An interesting perspective from the The Diplomat Magazine on Chinese naval expansion. Thanks to Alaric Bond for passing it along.
Why China’s Naval Rise Could Help the World
Foreign observers of China’s growing naval prowess might be worried by what they’ve seen in recent years. Around a hundred new warships have come off the country’s slipways since 2001, while another dozen are under construction. Chinese ships are, on average, getting bigger and more powerful as well as more numerous as Beijing builds what is shaping up to be the world’s biggest submarine fleet, as well as new types of anti-ship missiles and the nation’s first aircraft carriers. One older Russian carrier is being refurbished and US analysts expect the first fully home-built Chinese carrier to enter service by 2015, with the possibility of more to follow.

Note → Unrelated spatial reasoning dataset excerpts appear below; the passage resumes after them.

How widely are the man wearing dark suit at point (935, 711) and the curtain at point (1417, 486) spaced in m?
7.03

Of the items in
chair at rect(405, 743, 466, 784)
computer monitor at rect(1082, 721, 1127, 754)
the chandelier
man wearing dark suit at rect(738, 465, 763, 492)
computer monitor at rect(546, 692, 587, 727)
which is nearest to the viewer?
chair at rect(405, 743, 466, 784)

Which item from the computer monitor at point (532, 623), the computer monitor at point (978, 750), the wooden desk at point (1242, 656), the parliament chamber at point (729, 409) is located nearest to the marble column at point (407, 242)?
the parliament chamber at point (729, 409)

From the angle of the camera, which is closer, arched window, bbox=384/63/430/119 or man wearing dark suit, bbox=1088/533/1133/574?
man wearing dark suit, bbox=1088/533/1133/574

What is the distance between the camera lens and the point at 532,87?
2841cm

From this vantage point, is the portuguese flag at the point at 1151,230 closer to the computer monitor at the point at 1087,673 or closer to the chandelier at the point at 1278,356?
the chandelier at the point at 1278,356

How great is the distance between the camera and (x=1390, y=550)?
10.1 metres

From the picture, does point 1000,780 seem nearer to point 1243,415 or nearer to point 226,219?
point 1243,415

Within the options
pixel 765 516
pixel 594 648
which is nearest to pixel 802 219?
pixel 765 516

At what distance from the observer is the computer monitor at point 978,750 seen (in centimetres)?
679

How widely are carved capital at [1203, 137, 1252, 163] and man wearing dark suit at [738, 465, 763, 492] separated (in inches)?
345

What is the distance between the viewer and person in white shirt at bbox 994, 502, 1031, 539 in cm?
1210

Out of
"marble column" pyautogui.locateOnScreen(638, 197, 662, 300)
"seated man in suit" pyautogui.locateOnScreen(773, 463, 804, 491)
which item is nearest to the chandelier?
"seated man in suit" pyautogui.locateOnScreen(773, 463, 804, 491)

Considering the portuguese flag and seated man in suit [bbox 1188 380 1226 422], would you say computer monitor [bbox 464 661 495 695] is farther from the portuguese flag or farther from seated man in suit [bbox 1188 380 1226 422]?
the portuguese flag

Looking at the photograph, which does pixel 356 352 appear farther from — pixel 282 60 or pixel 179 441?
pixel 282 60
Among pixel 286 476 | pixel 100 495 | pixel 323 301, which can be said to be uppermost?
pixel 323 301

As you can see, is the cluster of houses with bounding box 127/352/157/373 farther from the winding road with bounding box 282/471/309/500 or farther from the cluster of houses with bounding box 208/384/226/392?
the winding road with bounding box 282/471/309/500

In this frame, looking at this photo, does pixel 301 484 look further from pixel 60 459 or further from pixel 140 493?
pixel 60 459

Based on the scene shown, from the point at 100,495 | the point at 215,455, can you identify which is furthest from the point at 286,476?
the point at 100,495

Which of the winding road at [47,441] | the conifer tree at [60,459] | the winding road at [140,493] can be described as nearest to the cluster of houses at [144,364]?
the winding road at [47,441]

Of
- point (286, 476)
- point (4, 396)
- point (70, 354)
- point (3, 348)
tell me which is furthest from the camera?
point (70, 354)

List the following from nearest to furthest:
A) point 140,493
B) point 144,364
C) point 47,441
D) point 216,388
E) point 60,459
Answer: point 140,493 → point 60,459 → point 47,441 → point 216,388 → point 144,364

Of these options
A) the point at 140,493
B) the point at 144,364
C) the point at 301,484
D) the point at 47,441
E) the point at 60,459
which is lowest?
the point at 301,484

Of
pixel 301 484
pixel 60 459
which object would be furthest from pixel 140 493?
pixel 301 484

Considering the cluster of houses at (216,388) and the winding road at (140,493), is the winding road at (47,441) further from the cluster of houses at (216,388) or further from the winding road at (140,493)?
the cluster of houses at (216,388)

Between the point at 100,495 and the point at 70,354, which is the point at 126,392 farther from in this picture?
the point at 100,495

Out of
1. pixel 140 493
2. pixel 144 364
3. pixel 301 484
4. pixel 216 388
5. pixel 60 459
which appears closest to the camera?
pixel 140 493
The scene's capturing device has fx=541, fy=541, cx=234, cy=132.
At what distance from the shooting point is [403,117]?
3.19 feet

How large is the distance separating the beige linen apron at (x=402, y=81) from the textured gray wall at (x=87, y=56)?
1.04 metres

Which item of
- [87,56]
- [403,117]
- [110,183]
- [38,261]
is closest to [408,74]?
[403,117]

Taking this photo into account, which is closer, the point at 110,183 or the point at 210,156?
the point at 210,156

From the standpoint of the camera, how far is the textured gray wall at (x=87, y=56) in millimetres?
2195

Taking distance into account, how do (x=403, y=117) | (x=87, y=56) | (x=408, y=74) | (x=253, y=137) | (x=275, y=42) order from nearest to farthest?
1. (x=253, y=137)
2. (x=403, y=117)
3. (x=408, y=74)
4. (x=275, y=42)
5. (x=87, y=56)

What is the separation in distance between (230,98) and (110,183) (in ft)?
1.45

All this is a far cry from the People’s Liberation Army Navy’s status even a decade ago as a coastal weakling, and has come at a time when the US Navy has actually shrunk by around 10 percent, as several new ship classes arrived late and over-budget. As a result of China’s rise and its own budgetary problems, ‘the United States will inevitably have to face…a progressive loss of maritime supremacy in the South China Sea and its environs,’ Andrew Davies, an analyst with the Australian Strategic Policy Institute, told The Diplomat.
But observers say a shifting balance of power doesn’t have to mean high tensions, let alone open warfare. Much of what China does in the maritime realm amounts to an elaborate, and expensive, form of diplomatic theatre. Carriers, especially, are more for show than for practical military use, analysts say. Where the People’s Republic of China is building real naval capabilities, most are actually best suited for cooperating, rather than competing, with other world powers.